***** Excerpted passage *****

Wednesday, April 30, 2008

Wanted: Polaroid

A fellow sortofGlasgower Emma is going to Uganda/Rwanda in 8 weeks. I definitely recommend checking this out

Friday, April 25, 2008

gems

Lastfm.com is genius... especially when one is procrastinating :D
You stick in an artist you like into a box and it generates a whole load of music that is similar to it!

And through this I have fallen in love with these gems...
- Fionn Regan=purty!
- Adem=ohsobeautifully constructed music
- Kings of Convenience= very chilled but luscious harmonies
- And I've been a fan of Beirut, which I found via 3hive, for quite some time now

And then I've discovered that artists I'd originally dismissed as boring have actually made beautiful songs, notably KT Tunstall with the song "Silent Sea"

Good music does help me to study! Honest!

Monday, April 21, 2008

What would I do without bbc i player?!

Completely forgot about this until someone "beboed" me to tell me they'd seen me on tv yesterday! Doh!

It was filmed back in November to be fair! Songs of Praise (episode 2) - from 14 minutes...
http://www.bbc.co.uk/iplayer/page/item/b00b099r.shtml

Friday, April 18, 2008

I've got cabin fever...

This is what silly long hours in the library does to me...




Cabin Fever ah!

Thursday, April 17, 2008

At the age of 40, by 9' o clock

Just to give you background on this post. On one of our many french lesson tangents, I was challenged by him to write a story with that first line...
Now just to inform you, what a lot of people don't know is I used to be a compulsive story writer. I was addicted! It was better than TV, better than reading, better than music (maybe that says something about how exciting my life was back then :S)
Anyhoo I tried to write a story based on that title and didn't do so well. In fact I realised I couldn't anymore, there is too much going on in real life to escape it anymore or to make a new one for myself, which is what writing had always been to me. It was, back then, in childhood, escapism. And now I don't want to escape, I want to live! And all I can manage is this jarbbled prose-esque poetry. See I still love words but I've forgotten how to lose myself in another character. I can only write as myself. So this is what I came up with... a genuine fear...

***** Dataset section *****

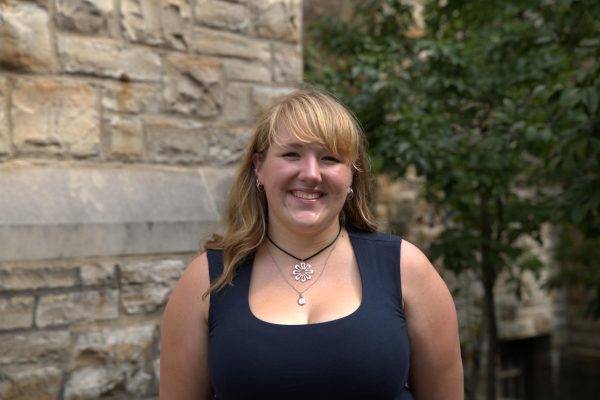 Katherine Stoneman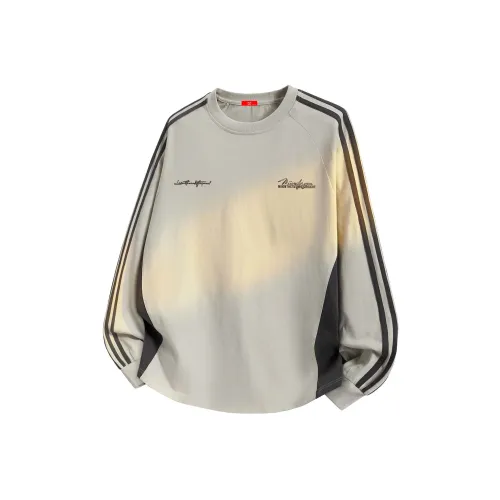 MIIOW Trend Party series T-Shirt Унисекс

*****

*Questions*
[1] Name every musician or band that the blog posts mention.
[2] Summarize the blog posts in two sentences.
[3] Carry on the blog posts from their final line by writing the piece that the last post introduces.

*Answers for the exercise*
[1] Fionn Regan, Adem, Kings of Convenience, Beirut, KT Tunstall

[2] Across several April 2008 posts, the writer points readers to Emma's upcoming trip to Uganda/Rwanda, praises Lastfm.com for turning up music such as Fionn Regan, Adem and Kings of Convenience, and mentions appearing on Songs of Praise and getting cabin fever from long library hours. The last post explains that the writer, once a compulsive story writer as a child, can no longer lose themselves in another character and now writes only as themselves.

[3]
At the age of 40, by 9' o clock, on a Tuesday morning, when the rain has stopped, and the kids have just left for school and the husband for work and the people carrier is sitting vacant, still, after a morning's work, what will I be? What will move me?
If I get a stable job, "career" I should say, a comfortable life, "settle down", will I still be living? And when I say living, I mean really living... breathing, wide-eyed with each breath. By sunsets, scrumptious chords, silly words, real smiles.
Or will I just be numb? Settle for little. Half-hearted days, hollow nights. Comfort having blunted the tips of my nerve-ends. Content just to stagnate in a detached house, drive the kids to music lessons, dance classes, day job, kiss my man good morning, good night. Content that my chat is just gossip, my friends just middle-class, drifting along with what comes easy. Never to engage with the world beyond my front doorstep, beyond what I can see and hear, beyond this suburban dome. Content to give money but never my life. Never to reach up, reach out, yearn for more, love, knowledge, truth, understanding, likeness, lifeblood of my maker.
The very thought strikes chords of fear in my heart, phantom of the opera-esque. "To die slowly" and not . To never have given my all...
Even if I choose that suburban lifestyle, though right now I can barely imagine myself in it... I want to stay here, on a rock that is higher than I, in awareness of brokenness, always in need of that which I do not deserve, always seeing more that needs to change, yet always ever more amazed, ever more in love with Him, in love with them... I don't want an ordinary life, I want one full to brimming.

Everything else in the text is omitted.